One summer the Cowman and I setup cowcamp in a fifth wheel on a ranch in SE Oregon. The ranch had a small but nice RV park in the middle of it. Most of the RVers were there for the summer, so everyone watched out for everyone else. There was a big center lawn area with a bonfire pit and a club house with laundry facilities, and hot showers.
I met a couple of knappers there and they showed me where to find obsidian and how to knap obsidian knives and arrowheads. I never came close to being as good at it as they were, but it was interesting to learn. I still have a few of my points.
Just over the ridge from the park was a small draw ringed by pines and Junipers. A tiny creek wound through the draw and was surrounded by a stand of Quakies. Many with carvings on them. There must have been a homestead there at some time as a few pieces of foundation from a log cabin could be seen.
After a long day in the saddle I would often take Max, the wonder cow dog, and a rifle and go there to explore. Or just read if there was enough daylight left.
On one of my trips around I came on some big nests up in the pines. When I got back to camp I asked the Cowman what had made them. "woodrats," he explained.
Thereafter we always opened the hood on the pickup before we took off in the mornings to make sure they hadn't made nests in the engine overnight.
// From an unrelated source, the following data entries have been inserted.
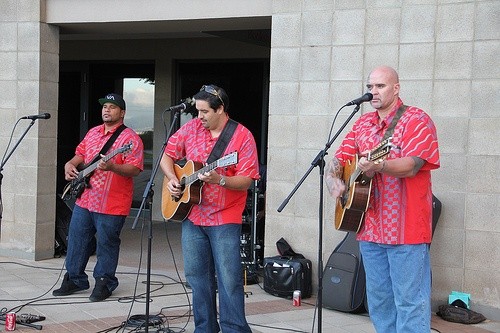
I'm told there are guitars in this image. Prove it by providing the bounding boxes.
[71,140,133,198]
[334,136,393,234]
[161,150,239,222]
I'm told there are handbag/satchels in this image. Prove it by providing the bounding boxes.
[436,299,487,324]
[263,255,313,299]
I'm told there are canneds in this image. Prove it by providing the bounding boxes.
[293,290,301,306]
[5,312,17,331]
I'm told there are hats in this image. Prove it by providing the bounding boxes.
[98,94,125,110]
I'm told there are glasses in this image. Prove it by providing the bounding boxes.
[200,85,225,106]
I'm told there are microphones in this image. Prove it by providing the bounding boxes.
[21,113,51,119]
[165,102,189,112]
[346,93,373,106]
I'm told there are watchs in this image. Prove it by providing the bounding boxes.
[218,174,226,186]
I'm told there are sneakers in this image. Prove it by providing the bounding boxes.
[90,277,119,302]
[53,277,89,296]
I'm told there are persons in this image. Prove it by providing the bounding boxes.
[52,94,143,302]
[159,85,259,333]
[325,66,440,333]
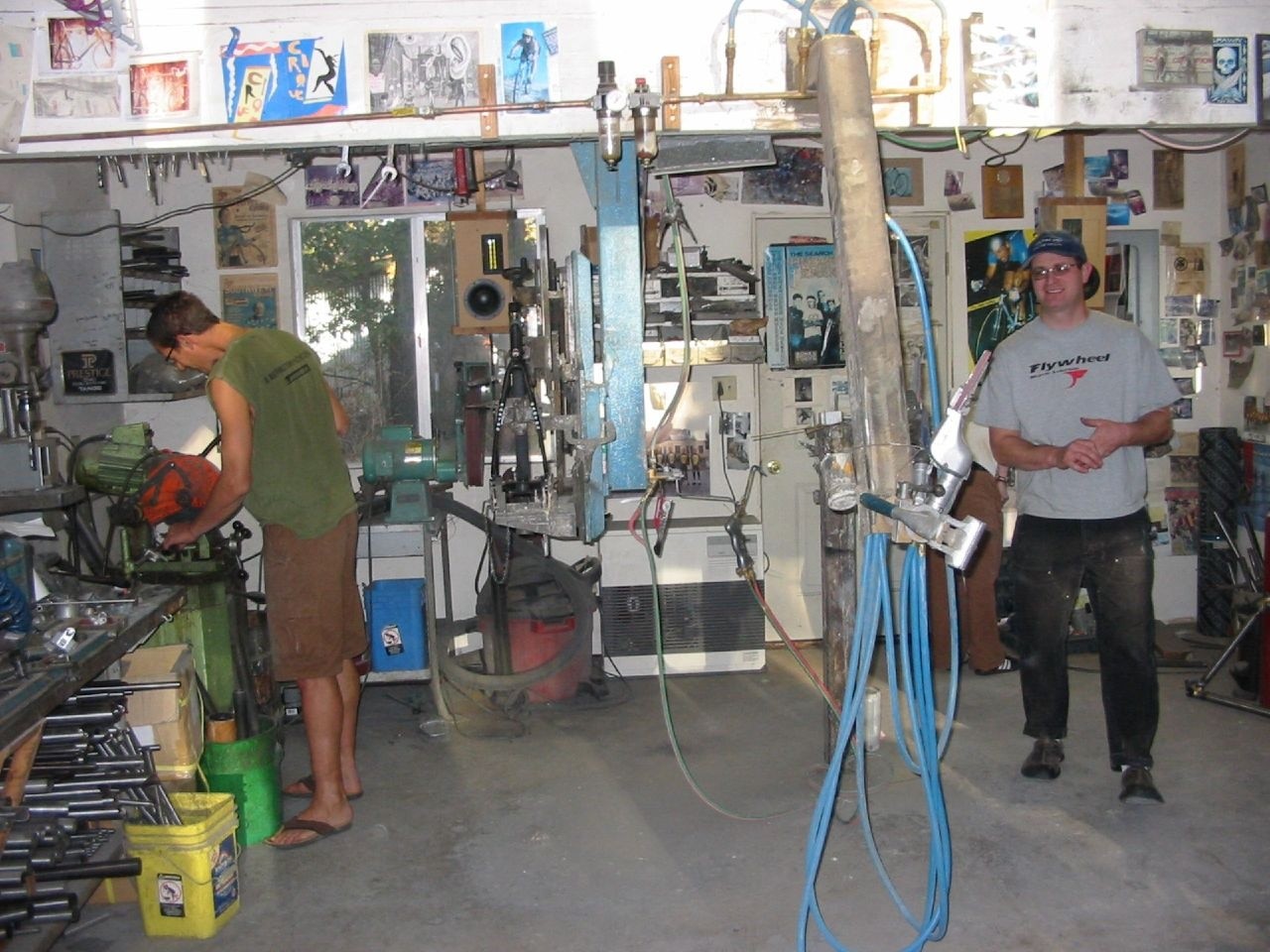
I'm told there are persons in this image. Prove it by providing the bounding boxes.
[1152,38,1202,89]
[655,445,704,489]
[145,291,369,850]
[789,290,845,364]
[508,28,539,85]
[971,231,1031,329]
[976,230,1183,804]
[247,301,273,328]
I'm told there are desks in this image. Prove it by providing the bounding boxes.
[355,507,455,715]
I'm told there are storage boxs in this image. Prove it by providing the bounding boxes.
[81,642,201,906]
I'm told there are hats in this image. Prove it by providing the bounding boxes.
[1026,230,1100,300]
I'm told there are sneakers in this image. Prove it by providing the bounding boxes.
[1119,767,1164,804]
[1020,738,1064,779]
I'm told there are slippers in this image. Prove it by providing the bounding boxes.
[266,815,351,850]
[283,774,364,801]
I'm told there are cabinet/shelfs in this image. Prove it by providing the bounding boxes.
[41,208,205,403]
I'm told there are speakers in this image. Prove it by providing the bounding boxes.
[446,211,516,336]
[1038,197,1106,310]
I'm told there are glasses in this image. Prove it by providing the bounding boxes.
[164,343,176,366]
[1032,263,1079,281]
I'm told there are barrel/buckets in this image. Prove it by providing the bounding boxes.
[478,606,593,704]
[124,792,241,939]
[363,577,429,673]
[200,714,285,846]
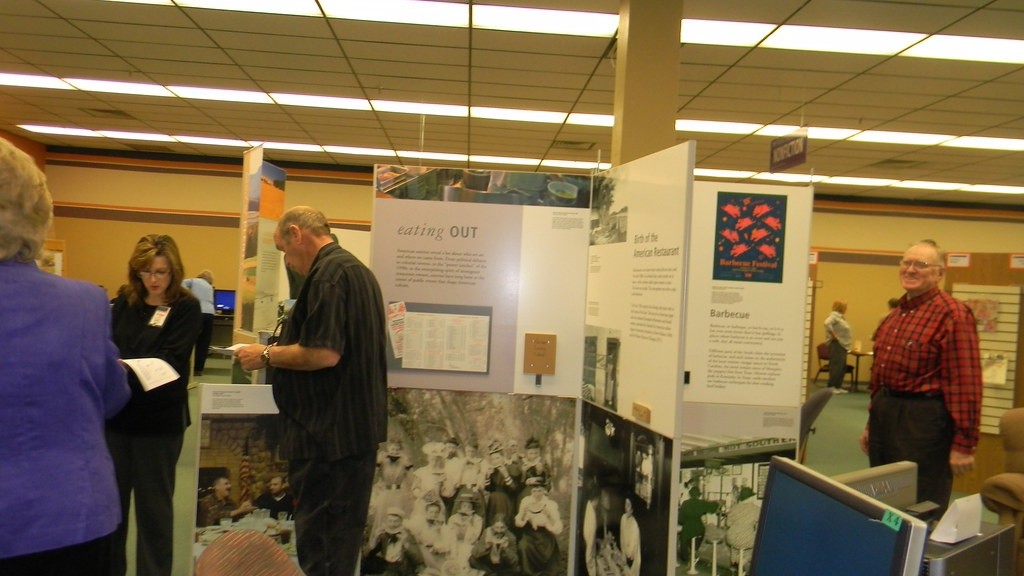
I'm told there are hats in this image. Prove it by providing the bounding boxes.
[387,507,405,518]
[526,477,548,487]
[443,437,459,445]
[423,442,450,459]
[487,436,504,454]
[454,494,480,504]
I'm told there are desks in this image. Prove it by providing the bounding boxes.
[850,351,874,392]
[212,315,234,326]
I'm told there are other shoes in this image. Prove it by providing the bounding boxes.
[830,386,848,394]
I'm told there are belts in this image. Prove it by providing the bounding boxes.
[879,385,943,398]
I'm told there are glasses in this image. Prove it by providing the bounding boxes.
[901,259,941,269]
[137,268,171,279]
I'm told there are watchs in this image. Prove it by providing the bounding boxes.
[260,345,274,368]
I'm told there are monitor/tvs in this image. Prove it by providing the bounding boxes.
[214,289,235,315]
[747,455,927,576]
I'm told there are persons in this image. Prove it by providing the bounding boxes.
[858,241,982,521]
[200,476,295,528]
[233,206,389,576]
[636,444,653,510]
[181,271,215,377]
[362,435,580,564]
[678,477,760,570]
[582,478,641,576]
[824,298,899,394]
[0,135,132,576]
[104,235,201,576]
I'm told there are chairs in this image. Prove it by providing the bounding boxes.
[194,528,308,576]
[814,343,854,386]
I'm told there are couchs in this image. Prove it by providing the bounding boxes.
[981,407,1023,576]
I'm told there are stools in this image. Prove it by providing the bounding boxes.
[734,546,750,576]
[707,538,723,576]
[686,536,701,576]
One night as the Cowman and I were playing a game of Cribbage we heard a small scratching noise under the sink, damn mice. We thought we had done a fair job of sealing up the trailer so no mice could get in, but after that the Cowman got some high powered glow in the dark poison and put it in a bait station under the sink. No more scratching, or signs, so we kinda forgot about it.
After one very long day, as we sat at the dinner table playing the four millionth cribbage game, an unholy noisy ruckus came from under the sink. The Cowman signaled for quiet, tiptoed over to his boots, grabbed one and headed toward the door under the sink. He pulled open the door, and there was the damn biggest woodrat. He must have been chowing down on the bait, cause he positively glowed green. He took one look at the Cowman and launched himself at him. So, there is the green glowing woodrat attacking the Cowman, while the Cowman is swinging his boot, trying to get the upper hand. Round and round they went, with neither having much success other than to wreck havoc on the kitchen. Max who had been sleeping by the door came to stand by me and watch the show. Finally the woodrat made a mad dash back under the sink and escaped back outside through a small hole in the wall. The Cowman gave me the steely eyed look, and said "don't you dare laugh". I busted up laughing.
We never saw another that summer, I guess one was enough.